Защищаясь, мы направили навстречу врагу носы своих «яков». Лобовая атака! Прямо в глаза засверкал огонь. Мы тоже отвечаем огнем. Разошлись по правилам уличного движения — левыми бортами. Не теряя ни секунды, Хохлов и я проваливаемся вниз, а Лазарев с Коваленко удачно приняли нас под свои крылышки.
Задышалось свободнее. И только сейчас я вспомнил о темном расплывшемся пятнышке на севере. Это же могла подойти помощь противнику! И наверное, рядом…
— О-о! — радостно воскликнул я.
Шесть девяток наших бомбардировщиков под прикрытием «лавочкиных» уже на боевом курсе, и вот-вот с них посыплются бомбы.
Мы, истребители, в этот момент снова заняли прежний боевой порядок. Штурмовики 525-го полка, взяв курс на Скоморохи, прижались к земле. На фашистском аэродроме развеваются огромные багряно-красные факелы с черной окантовкой. От них то и дело взлетают клубы дыма и огня. Это взрываются бензиновые баки. После нашего удара фашисты наверняка недосчитаются двух-трех десятков самолетов.
— Хороши цветочки! — раздался чей-то веселый голос в наушниках шлемофона.

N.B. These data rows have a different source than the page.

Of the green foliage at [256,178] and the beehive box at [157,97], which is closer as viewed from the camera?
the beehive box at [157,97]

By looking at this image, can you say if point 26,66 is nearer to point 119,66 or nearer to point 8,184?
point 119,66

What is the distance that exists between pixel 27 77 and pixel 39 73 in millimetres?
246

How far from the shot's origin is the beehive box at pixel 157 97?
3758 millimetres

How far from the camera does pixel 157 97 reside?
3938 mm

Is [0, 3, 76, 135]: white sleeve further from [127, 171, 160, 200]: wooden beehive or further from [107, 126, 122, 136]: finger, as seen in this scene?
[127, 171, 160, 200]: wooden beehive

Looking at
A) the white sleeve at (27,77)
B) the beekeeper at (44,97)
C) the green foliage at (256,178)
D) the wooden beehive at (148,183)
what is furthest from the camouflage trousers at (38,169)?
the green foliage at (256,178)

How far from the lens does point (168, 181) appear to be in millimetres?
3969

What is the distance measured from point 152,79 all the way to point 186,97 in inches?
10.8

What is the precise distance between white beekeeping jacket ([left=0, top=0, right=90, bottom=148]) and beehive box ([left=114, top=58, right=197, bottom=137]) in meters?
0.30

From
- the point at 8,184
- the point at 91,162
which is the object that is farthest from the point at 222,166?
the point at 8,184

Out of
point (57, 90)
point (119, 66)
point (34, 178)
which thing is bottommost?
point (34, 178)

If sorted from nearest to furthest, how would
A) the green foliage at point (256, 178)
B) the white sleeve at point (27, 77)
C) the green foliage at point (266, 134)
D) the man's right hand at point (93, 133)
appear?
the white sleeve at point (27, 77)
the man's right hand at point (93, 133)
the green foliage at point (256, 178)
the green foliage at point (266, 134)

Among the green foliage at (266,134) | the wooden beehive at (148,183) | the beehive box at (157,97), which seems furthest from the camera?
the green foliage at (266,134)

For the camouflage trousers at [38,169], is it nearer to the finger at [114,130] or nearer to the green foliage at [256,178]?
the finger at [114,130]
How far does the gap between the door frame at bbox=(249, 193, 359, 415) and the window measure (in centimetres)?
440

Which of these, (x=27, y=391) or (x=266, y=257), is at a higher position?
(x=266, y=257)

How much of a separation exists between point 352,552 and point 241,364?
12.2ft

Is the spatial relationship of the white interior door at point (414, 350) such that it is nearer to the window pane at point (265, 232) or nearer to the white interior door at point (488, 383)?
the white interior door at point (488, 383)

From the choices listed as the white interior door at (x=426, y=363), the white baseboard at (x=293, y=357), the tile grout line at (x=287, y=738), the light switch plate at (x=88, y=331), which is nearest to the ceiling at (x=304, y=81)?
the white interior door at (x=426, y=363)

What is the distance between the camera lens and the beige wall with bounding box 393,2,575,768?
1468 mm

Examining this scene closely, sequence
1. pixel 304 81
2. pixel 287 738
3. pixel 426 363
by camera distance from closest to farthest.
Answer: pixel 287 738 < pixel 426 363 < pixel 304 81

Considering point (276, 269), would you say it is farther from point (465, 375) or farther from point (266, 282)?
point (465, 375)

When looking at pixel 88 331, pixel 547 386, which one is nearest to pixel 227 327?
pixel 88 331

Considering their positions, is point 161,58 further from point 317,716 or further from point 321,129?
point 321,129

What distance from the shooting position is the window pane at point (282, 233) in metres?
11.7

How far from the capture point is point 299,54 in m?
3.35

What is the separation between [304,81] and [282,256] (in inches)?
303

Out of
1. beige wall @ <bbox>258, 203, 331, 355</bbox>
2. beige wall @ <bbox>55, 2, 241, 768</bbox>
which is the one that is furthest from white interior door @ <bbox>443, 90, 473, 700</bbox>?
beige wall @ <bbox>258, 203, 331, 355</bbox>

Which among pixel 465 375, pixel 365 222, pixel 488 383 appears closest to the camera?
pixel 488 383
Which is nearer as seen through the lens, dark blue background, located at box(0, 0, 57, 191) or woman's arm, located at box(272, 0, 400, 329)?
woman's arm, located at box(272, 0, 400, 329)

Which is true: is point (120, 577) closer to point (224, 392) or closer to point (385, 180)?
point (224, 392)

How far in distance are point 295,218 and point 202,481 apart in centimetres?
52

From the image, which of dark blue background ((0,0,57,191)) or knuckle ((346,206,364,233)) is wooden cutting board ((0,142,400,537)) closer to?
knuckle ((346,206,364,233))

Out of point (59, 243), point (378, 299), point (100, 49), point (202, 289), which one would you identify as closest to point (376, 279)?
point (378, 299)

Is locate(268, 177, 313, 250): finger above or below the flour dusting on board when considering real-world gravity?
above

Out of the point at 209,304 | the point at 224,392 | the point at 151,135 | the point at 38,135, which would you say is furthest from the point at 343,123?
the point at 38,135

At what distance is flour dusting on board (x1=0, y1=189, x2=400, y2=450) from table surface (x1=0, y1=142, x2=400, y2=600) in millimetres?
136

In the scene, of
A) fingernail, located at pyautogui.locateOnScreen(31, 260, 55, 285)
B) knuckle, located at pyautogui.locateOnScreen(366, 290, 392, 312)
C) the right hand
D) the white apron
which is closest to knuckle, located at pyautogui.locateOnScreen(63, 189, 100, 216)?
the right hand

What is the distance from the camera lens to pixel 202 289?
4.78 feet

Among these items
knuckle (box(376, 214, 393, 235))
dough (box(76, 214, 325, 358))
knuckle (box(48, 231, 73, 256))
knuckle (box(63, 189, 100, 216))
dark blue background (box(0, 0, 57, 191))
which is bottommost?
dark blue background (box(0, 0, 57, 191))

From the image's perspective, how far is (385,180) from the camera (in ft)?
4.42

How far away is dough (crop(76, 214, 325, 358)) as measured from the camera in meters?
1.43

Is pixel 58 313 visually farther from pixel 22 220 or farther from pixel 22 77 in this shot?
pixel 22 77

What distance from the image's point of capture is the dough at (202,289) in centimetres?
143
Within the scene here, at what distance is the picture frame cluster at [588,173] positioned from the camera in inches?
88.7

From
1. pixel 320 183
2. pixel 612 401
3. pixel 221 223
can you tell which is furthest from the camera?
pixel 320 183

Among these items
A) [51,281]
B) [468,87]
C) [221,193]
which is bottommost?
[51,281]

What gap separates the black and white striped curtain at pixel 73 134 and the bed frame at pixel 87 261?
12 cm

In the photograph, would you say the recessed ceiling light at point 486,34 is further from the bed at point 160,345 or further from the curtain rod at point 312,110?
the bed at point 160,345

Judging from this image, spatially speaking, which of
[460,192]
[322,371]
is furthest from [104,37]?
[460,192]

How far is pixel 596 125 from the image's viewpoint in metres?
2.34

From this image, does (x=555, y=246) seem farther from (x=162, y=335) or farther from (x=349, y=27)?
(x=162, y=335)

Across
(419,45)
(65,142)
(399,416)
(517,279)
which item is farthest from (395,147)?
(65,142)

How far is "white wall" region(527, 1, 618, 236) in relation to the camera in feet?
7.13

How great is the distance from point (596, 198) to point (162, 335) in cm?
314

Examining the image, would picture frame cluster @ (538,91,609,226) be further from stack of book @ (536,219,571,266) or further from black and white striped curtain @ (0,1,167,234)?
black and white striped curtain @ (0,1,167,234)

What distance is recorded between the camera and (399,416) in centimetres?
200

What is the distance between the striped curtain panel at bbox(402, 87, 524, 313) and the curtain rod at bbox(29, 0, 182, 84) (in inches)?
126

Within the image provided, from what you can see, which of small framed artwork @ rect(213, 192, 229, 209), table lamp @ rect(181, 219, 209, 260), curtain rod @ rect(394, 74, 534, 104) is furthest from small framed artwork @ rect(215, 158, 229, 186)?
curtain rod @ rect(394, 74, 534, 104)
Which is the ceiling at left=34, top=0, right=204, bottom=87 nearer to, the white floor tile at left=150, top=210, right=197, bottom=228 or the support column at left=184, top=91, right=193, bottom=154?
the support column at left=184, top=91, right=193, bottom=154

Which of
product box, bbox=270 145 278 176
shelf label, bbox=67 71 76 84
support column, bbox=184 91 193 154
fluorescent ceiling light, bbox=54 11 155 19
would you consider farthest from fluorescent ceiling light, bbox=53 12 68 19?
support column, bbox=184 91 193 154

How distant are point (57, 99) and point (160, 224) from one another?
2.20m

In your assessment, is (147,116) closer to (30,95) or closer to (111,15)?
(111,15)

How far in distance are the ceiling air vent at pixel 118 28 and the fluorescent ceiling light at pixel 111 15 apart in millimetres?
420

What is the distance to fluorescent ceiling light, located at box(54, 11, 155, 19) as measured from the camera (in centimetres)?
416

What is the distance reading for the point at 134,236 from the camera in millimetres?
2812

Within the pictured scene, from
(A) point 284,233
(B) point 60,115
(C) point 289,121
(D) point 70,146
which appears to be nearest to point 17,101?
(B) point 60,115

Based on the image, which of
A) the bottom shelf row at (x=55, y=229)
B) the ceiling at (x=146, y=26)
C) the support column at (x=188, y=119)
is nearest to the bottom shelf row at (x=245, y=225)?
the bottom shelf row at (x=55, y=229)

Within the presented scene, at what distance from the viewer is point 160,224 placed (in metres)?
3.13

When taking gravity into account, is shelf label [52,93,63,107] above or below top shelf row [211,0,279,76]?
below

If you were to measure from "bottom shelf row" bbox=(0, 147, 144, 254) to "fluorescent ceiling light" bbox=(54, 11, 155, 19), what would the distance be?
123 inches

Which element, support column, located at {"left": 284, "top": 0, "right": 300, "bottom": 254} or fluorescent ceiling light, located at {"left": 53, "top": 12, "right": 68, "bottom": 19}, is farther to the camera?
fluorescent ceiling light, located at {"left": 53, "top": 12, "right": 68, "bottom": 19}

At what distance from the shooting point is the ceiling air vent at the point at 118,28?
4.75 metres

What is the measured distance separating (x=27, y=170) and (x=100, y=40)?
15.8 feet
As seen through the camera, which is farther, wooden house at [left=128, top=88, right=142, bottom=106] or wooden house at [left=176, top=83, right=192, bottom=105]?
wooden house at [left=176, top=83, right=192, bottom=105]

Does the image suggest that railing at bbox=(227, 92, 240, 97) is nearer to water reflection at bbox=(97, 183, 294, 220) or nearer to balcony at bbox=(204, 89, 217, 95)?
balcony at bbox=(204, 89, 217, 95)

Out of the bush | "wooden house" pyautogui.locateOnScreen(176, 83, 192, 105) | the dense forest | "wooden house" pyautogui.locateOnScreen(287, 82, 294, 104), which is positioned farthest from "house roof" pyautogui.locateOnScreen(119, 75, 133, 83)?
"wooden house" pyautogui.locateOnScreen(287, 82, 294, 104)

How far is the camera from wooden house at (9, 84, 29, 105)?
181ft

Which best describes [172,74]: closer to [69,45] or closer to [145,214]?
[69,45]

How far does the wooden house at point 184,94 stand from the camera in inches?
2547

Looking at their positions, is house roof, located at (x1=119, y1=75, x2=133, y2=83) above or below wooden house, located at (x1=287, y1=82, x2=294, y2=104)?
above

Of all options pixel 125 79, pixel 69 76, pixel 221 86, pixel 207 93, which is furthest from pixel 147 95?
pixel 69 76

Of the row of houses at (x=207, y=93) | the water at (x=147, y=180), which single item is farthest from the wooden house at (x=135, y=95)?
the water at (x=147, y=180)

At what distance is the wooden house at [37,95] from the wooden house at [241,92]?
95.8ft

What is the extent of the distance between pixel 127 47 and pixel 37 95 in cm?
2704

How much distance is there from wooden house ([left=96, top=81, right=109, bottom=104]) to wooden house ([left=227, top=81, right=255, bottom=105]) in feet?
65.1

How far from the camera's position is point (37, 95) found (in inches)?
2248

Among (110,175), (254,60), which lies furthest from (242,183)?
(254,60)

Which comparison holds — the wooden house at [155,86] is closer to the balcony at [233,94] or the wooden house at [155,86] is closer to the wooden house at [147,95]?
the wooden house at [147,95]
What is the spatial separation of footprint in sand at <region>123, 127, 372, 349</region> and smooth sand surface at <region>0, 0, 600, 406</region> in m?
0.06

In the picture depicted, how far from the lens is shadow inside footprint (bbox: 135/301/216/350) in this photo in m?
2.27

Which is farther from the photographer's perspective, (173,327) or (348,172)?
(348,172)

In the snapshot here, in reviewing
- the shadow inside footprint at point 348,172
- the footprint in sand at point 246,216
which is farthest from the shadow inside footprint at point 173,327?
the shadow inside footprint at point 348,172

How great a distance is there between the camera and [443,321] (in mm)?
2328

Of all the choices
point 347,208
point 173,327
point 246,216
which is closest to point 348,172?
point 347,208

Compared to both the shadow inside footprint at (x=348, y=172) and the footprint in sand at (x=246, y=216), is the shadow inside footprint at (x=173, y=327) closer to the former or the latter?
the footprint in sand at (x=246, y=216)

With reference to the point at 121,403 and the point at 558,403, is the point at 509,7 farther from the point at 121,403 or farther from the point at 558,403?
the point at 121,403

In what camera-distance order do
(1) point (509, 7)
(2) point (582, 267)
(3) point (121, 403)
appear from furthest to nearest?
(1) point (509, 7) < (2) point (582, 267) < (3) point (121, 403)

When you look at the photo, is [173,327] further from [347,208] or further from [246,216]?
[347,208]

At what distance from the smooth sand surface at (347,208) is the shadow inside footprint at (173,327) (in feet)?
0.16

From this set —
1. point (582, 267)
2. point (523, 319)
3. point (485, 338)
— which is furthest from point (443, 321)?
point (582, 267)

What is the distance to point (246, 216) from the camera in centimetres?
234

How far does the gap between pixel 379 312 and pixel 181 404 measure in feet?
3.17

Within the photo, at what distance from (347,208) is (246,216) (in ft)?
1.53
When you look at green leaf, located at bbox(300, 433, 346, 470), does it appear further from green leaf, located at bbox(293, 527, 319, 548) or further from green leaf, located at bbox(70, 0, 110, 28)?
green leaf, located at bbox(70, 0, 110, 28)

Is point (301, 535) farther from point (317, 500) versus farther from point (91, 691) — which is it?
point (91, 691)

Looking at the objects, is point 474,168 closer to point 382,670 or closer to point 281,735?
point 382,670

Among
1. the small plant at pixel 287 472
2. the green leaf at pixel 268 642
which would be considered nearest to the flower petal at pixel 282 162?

Действительно, костры горящих самолетов на фоне снега напоминали бутоны алых цветов. Целое ноле цветов.
Кто-то запел:
Расцветали яблони и груши,Поплыли туманы над рекой…
Однако меня насторожила четверка «фоккеров». Она почему-то демонстративно ушла на солнце, и оттуда одна пара, нырнув вниз, пропала, а другая, словно получив взбучку от начальства за пассивность, настойчиво начала клевать нас сверху. Что это могло значить?
Эх, черт побери, да ведь «фоккеры» специально выкрашены под цвет снега, чтобы, маскируясь под местность, подкрадываться к штурмовикам снизу! Это же излюбленная тактика немецких истребителей. Сколько раз приходилось встречаться с такими приемами! А сейчас забыл. И все из-за кислородного голодания. Ушедшая вниз пара, слившись со снегом, может быть, уже подбирается к «илам». Так и есть. Растворившись в блеске снега, она уже сидит па хвосте замыкающих «илов», которые считают, что находятся в полной безопасности.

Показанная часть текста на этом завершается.